■ Task brief
The records should be written out in full, with nothing altered.

>>>>

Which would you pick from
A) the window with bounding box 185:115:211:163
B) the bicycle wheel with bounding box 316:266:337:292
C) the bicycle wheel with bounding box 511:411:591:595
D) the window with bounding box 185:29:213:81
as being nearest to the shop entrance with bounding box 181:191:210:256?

<<<<

■ Problem solution
Which would you pick from
A) the window with bounding box 185:115:211:163
B) the bicycle wheel with bounding box 316:266:337:292
C) the bicycle wheel with bounding box 511:411:591:595
D) the window with bounding box 185:29:213:81
as being nearest to the shop entrance with bounding box 181:191:210:256?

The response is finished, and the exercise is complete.